Texto para leer.
::::::::::
Sin gallina ni huevos de oro

Ahora que las historias de superhéroes también se han vuelto estomagantes por repetición y suma irregularidad, la ausencia de creatividad del viejo Hollywood llama aún más la atención. Cada pocos meses, casi cada semana, llega alguna película que, bajo el disfraz de secuela, precuela o adaptación, viene a contarnos la misma historia de siempre o, cuando menos, a alargarla.

Por eso, antes y después de Shrek, han sido innumerables los filmes que han recreado los viejos cuentos que, en su día, recopilaron Perrault, los Grimm, Afanásiev y otros amantes del viejo folclore euroasiático. Hemos visto a una Caperucita cheli, a un lobo feroz fumeta, a una maléfica contrita, a una Blancanieves más fea que la madrastra, a Cenicienta de todas las razas y colores…

Junto a estas historias de toda la Historia, valga la redundancia, se sitúan esos dos o tres libros que, más por gracia de Disney que por otra cosa, pertenecen al mismo canon de historias imperecederas que explotar hasta la extenuación que, por otro lado, hace tiempo que llegó. Alicia y Peter Pan son dos figuras sobreexplotadas que, empero, sufrirán aún más adaptaciones cinematográficas en los próximos años.
::::::::::
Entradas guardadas
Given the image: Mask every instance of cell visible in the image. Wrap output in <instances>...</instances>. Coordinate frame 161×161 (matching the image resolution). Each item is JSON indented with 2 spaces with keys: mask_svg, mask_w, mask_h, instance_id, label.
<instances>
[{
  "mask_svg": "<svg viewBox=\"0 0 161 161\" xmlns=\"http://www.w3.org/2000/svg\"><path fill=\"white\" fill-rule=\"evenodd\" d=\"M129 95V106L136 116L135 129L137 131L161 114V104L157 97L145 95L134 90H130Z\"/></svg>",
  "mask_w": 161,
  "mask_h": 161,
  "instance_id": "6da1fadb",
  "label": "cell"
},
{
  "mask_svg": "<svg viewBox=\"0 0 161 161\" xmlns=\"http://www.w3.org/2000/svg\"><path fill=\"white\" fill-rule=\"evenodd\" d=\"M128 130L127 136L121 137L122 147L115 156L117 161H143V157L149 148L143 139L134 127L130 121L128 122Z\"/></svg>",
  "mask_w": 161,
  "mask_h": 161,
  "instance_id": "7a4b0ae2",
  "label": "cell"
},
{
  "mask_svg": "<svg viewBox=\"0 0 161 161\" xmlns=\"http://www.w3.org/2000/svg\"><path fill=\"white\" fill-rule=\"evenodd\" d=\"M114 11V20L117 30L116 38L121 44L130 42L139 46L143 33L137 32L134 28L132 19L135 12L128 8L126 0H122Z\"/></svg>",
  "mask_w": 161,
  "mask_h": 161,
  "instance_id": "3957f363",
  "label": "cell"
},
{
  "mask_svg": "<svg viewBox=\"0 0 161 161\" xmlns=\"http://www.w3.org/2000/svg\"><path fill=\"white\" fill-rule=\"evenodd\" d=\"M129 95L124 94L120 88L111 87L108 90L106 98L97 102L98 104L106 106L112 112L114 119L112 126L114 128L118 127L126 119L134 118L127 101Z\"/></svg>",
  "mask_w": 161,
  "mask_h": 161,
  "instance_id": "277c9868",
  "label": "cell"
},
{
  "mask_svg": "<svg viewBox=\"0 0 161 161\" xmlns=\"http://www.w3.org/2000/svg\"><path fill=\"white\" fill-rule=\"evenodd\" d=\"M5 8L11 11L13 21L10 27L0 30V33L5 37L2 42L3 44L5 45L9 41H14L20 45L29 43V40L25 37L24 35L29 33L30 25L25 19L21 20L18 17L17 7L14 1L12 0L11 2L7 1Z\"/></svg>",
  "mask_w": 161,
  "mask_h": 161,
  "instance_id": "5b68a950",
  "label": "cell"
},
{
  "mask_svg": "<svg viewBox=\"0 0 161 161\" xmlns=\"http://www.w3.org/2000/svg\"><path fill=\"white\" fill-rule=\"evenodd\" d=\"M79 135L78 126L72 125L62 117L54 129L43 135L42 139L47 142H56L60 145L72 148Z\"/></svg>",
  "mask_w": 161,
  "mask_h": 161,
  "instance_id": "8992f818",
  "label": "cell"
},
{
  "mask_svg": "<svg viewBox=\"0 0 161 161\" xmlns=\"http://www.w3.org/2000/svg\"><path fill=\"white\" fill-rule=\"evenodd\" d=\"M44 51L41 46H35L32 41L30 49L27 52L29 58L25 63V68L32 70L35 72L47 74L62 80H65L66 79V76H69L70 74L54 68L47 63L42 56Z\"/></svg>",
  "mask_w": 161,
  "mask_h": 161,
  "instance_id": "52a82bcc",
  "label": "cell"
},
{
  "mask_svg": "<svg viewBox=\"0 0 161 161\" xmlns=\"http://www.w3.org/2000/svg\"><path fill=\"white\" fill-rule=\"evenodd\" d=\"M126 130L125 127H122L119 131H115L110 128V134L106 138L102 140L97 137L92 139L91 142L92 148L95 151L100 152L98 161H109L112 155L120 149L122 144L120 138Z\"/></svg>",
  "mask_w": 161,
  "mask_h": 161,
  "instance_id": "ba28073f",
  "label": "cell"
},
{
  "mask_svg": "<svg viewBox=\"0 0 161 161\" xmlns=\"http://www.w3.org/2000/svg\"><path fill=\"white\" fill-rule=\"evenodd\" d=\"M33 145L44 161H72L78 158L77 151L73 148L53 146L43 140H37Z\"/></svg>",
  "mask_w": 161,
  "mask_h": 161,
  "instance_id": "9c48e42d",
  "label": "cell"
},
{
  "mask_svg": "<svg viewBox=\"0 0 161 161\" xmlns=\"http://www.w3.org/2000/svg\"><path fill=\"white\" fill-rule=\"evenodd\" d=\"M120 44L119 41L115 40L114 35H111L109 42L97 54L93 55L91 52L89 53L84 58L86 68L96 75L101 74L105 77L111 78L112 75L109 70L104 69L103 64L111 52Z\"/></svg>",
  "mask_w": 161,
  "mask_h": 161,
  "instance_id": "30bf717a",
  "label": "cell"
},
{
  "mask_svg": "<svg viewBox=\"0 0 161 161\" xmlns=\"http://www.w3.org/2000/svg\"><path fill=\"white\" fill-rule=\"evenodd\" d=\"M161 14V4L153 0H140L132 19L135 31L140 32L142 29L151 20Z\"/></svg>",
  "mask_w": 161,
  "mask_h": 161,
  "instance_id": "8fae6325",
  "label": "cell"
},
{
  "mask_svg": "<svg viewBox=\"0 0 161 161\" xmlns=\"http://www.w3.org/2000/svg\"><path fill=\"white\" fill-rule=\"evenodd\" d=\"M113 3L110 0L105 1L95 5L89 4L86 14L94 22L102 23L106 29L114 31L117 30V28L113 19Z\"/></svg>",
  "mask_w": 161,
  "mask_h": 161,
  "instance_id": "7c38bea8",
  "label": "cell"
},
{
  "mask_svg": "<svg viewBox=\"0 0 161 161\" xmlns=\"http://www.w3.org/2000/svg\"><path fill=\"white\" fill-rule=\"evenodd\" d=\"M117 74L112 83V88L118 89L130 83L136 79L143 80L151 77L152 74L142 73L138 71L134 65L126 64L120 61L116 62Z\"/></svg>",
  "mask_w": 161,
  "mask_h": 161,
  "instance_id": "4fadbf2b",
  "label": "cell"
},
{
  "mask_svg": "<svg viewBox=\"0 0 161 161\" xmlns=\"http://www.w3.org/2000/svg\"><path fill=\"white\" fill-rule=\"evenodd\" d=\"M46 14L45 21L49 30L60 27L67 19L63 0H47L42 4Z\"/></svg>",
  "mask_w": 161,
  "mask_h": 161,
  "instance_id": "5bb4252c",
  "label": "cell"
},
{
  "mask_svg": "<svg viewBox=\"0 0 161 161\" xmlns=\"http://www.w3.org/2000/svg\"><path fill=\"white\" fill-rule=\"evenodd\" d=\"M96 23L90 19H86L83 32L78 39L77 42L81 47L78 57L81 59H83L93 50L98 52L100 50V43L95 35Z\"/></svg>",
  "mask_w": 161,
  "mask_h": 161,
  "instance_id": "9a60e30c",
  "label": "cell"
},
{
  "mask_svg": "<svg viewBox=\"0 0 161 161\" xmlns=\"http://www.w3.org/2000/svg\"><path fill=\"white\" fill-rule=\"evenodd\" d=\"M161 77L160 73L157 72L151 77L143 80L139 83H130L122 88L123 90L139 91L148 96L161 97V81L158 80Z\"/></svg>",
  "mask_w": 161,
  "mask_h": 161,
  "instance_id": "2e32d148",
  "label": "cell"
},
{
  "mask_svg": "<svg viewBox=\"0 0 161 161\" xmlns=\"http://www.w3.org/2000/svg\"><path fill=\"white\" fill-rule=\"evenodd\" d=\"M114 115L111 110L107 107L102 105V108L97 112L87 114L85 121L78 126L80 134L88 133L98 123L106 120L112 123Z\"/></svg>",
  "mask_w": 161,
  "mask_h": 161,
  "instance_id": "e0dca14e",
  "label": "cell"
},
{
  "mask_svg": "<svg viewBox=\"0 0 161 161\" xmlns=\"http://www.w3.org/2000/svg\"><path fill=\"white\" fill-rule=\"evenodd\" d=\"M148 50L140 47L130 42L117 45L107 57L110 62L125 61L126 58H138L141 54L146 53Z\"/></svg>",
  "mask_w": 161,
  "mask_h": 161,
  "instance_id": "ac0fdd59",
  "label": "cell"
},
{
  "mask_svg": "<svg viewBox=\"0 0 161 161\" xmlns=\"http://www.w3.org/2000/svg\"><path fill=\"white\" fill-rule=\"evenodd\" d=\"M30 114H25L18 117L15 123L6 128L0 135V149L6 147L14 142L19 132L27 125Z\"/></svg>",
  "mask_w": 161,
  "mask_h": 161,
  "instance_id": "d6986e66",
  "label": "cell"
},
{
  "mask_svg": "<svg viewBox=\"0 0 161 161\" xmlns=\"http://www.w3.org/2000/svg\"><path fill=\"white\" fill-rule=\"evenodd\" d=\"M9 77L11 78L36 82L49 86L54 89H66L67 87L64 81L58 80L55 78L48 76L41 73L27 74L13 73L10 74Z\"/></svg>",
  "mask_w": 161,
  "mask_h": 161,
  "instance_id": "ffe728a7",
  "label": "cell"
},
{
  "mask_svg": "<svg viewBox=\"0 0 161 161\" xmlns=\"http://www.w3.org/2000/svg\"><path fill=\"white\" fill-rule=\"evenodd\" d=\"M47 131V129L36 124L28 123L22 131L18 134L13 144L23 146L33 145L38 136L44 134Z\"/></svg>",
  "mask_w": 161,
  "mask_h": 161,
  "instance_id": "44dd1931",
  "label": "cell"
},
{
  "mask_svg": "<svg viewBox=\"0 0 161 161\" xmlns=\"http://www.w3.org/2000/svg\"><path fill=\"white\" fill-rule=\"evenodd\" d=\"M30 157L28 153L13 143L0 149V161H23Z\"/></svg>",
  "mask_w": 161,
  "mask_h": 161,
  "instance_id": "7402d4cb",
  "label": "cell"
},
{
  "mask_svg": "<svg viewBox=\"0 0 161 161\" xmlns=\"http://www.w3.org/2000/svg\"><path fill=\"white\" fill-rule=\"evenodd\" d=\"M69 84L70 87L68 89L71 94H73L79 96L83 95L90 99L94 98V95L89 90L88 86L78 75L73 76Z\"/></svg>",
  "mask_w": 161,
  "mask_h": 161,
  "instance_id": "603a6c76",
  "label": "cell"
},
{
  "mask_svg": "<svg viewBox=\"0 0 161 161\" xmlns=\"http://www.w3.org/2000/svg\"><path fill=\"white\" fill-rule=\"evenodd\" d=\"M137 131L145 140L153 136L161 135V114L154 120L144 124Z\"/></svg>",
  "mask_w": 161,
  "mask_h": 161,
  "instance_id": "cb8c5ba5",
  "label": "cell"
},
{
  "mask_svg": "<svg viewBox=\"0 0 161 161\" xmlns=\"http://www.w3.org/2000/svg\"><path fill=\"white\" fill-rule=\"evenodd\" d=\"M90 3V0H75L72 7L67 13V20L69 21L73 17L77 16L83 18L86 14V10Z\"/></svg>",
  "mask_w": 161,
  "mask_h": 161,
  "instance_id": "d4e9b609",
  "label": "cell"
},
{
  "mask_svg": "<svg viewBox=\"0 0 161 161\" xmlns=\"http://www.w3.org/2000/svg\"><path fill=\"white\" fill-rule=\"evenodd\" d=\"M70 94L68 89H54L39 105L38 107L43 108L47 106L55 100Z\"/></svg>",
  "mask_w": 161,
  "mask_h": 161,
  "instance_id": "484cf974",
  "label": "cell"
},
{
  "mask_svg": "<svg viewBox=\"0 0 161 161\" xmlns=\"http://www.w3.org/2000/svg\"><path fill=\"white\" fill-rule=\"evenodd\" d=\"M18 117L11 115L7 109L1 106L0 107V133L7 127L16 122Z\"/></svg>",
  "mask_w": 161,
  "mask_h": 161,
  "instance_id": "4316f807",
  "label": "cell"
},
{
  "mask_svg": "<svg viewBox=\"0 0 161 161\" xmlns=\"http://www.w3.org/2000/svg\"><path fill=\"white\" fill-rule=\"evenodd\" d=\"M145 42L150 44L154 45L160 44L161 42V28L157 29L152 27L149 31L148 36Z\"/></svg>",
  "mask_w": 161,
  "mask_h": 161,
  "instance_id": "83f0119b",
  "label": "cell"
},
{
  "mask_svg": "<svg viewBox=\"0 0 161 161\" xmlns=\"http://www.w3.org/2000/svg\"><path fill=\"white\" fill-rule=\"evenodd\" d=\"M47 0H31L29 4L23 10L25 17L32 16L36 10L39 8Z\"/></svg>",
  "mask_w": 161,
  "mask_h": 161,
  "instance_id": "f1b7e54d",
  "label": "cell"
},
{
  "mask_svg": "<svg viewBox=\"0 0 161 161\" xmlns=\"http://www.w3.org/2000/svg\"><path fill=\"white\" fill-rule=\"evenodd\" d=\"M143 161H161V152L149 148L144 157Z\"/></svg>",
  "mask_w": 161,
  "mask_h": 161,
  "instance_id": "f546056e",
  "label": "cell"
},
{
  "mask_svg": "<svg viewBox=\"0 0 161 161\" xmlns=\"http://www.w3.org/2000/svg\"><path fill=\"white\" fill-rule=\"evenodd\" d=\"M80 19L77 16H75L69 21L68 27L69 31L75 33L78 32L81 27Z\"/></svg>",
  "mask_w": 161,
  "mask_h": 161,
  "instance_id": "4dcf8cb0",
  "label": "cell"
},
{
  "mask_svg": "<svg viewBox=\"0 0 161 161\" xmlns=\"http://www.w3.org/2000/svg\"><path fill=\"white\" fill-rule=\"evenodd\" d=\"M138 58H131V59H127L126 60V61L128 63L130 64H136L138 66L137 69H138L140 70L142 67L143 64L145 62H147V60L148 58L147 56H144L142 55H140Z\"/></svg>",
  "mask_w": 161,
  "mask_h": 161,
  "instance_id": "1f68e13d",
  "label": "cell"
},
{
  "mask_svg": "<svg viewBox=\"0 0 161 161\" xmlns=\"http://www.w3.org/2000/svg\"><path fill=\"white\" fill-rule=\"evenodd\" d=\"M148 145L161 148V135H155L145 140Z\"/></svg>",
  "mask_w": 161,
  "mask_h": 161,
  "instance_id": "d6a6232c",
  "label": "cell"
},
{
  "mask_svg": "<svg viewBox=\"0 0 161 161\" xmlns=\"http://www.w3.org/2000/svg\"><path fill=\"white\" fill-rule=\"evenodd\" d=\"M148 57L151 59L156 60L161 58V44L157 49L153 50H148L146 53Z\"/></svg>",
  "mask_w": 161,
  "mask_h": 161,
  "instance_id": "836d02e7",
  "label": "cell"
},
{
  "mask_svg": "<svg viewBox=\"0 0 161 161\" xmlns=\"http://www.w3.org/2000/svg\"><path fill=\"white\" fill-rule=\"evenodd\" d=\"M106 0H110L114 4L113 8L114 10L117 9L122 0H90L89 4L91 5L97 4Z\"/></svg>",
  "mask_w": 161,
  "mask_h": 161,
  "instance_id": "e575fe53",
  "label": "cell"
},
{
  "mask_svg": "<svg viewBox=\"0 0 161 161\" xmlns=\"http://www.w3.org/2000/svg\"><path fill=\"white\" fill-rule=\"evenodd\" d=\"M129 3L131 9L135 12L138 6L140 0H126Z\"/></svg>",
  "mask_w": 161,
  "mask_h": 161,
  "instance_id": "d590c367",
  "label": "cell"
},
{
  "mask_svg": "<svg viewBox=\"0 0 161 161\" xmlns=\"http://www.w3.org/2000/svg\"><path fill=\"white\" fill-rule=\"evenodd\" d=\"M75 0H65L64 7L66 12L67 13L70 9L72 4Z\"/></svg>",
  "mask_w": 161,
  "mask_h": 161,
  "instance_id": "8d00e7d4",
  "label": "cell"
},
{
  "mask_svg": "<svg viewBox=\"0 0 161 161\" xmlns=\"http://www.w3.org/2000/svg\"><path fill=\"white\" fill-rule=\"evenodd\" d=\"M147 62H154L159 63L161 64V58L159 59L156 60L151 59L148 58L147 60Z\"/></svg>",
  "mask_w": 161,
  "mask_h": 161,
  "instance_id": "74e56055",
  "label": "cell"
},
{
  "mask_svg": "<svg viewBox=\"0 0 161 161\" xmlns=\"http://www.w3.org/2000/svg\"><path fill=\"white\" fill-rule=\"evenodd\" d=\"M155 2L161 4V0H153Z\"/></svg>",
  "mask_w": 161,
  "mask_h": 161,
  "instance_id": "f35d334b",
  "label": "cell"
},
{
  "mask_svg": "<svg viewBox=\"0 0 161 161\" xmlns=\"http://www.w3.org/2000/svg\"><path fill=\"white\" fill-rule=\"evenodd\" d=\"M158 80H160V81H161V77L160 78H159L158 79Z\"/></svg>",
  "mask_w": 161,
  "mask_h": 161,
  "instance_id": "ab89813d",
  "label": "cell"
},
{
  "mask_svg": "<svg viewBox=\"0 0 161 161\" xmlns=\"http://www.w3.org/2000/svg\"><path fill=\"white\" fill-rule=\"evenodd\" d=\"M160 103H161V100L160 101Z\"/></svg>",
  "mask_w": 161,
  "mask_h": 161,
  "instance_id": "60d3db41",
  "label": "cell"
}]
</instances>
::::::::::
Tareas por resolver.
1. Reproduce sin cambios el fragmento del texto sobre Hollywood y los cuentos clásicos que comienza con las palabras "Sin gallina ni" y termina con "menos, a alargarla.".
2. Prosigue el texto sobre Hollywood y los cuentos clásicos a partir de su última oración.
Los ítems forman un material aparte, independiente del texto.

Respuestas por tarea.
1.
Sin gallina ni huevos de oro

Ahora que las historias de superhéroes también se han vuelto estomagantes por repetición y suma irregularidad, la ausencia de creatividad del viejo Hollywood llama aún más la atención. Cada pocos meses, casi cada semana, llega alguna película que, bajo el disfraz de secuela, precuela o adaptación, viene a contarnos la misma historia de siempre o, cuando menos, a alargarla.

2.
El pasado viernes se estrenó Pan: Viaje a Nunca Jamás, la precuela sobre la conversión del infante Peter en el inmortal mito de mallas verdes residente en Nunca Jamás, raptor de niños en tiempos difíciles y pesadilla del pobre Capitán Garfio. Con toda la parafernalia que la ocasión requiere, 150 millones de dólares de presupuesto, una calificación para casi todos los públicos y un Hugh Jackman irreconocible, la gran superproducción de Hollywood se lanzó a ordeñar un poquito más la esquilmada ubre del personaje creado por J.M. Barrie.

¿En serio quieren fidelizar al público con unos argumentos antañones y una acumulación infernal de efectos digitales? ¿Acaso la repetición de personajes y estéticas puede llevar a otro puerto diferente al del hastío combinado con la aprensión? ¿No da la impresión de que ya no quedan ideas en la gran meca del cine?

A pesar de estar de viaje, tuve la oportunidad de ir a ver Pan, pero opté por darme un paseo por la noche mientras la temperatura se acercaba incómodamente a los 0 grados. Y, se supone, adoro el cine. Mi segundo fin de semana sin película en menos de dos meses.

Pero lo peor es que, por el otro lado, vamos viendo cómo se van acercando filmes paralelos a este fenómeno sobreexplotador en los que los superhéroes se enfrentarán entre sí: que si Superman contra Batman, Iron-Man contra el Capitán América, Ant-Man contra Anteater-Man…

¿Cuánto nos queda para que veamos una película de Caperucita contra Cenicienta? ¿Y de la Bella Durmiente contra los tres cerditos? ¿Estaremos satisfechos sin que por fin nos echen el inevitable duelo entre el alucinógeno País de las Maravillas de Alicia y el Nunca Jamás de Peter Pan? Ya Into de Woods, el musical en que Meryl Streep hacía de bruja, era un refrito de todas estas historias. ¿Por qué no unas cuantas dosis más de violencia?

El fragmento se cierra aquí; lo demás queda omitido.